Refresh tab mensyen, ngecek siapa yang retweet, siapa yang reply, berapa jumalj yang klik retweet dan like menjadi keasyikan tersendiri karena hal itu memompa dopamin lebih banyak lagi.
Oxytocin adalah kimia tubuh yang membuat stress berkurang, merasa dipenuhi cinta, menumbuhkan kepercayaan, empati, dan kemurah-hatian.

Cairan kimia ini mengalir deras di tubuh di kala kita pelukan dan ciuman.
Setelah mainan media sosial macam Twitter dan sejenisnya selama 10 menit, tubuh kita juga memproduksi oxytocin sebanyak 13% lebih banyak dari sebelumnya.
Makanya banyak penggunan media sosial gampang percaya sama orang lain.

Begitu gampang percaya sehingga mudah diakali, ditipu, dimanfaatkan.
Oleh siapa?

Oleh produsen, atau mereka yang punya niat jahat. Termasuk oleh yang ingin melakukan agitasi politik, ya contohnya sampai terjadi perebutan dukungan pakai semacam buzzeRp 😷
Mengapa kita posting sesuatu di media sosial?

Dalam kehidupan nyata, kita menghabiskan 30-40% waktu untuk bicara tentang diri sendiri. Namun ketika di dunia maya, angka itu melonjak sampai menjadi 80%.
Di dunia nyata kita tidak bebas bicara tentang diri, harus lihat kanan kiri.

Di dunia maya, kita bisa mengkontruksi omongan, bisa tampil menjadi sebagaimana kita ingin dilihat.

Sehingga dramanya lebih rapi.
Jadi, untuk ngomongin diri sendiri lebih mantab lewat dunia maya ketimbang dunia nyata.

Maka itu media sosial menjadi candu, karena rasa yang didapat dari reaksi netijen atas omongan tentang diri sangat kuat.
Kegemaran berbicara tentang diri itu menjadikan netijen mudah dipetakan.

Apa hobinya, afiliasi politiknya, siapa temannya, sirkelnya siapa, dll.
Data-data itu juga akan berguna bagi orang lain untuk mendapatkan banyak hal tanpa meminta secara langsung.

**Tantangan:** Ubah kalimat ini dari tulisan tentang media sosial di atas ke bahasa Inggris: "Kegemaran berbicara tentang diri itu menjadikan netijen mudah dipetakan."

(Data pertanyaan adegan)

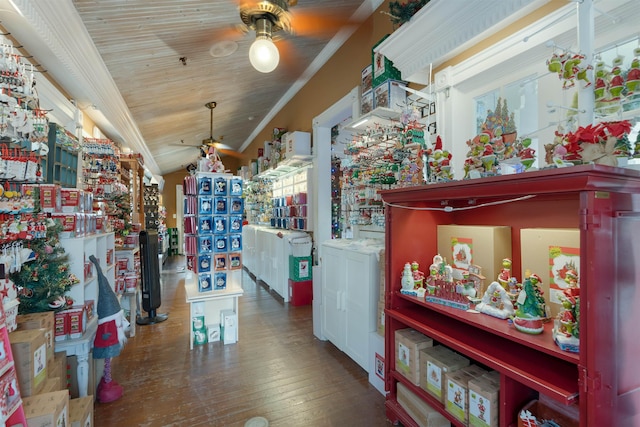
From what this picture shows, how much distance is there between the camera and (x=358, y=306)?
8.76ft

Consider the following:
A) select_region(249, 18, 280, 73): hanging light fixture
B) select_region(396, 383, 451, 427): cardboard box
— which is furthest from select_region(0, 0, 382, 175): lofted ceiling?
select_region(396, 383, 451, 427): cardboard box

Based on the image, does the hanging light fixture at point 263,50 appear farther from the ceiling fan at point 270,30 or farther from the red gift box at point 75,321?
the red gift box at point 75,321

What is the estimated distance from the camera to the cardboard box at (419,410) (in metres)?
1.75

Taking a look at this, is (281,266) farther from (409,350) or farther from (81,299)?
(409,350)

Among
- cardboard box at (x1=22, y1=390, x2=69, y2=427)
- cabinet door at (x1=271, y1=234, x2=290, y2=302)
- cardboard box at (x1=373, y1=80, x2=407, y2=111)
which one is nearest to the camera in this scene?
cardboard box at (x1=22, y1=390, x2=69, y2=427)

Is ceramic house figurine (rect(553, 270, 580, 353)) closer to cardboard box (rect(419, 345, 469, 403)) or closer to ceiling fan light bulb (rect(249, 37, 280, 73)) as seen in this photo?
cardboard box (rect(419, 345, 469, 403))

**Jawaban:** That fondness for talking about oneself makes netizens easy to map.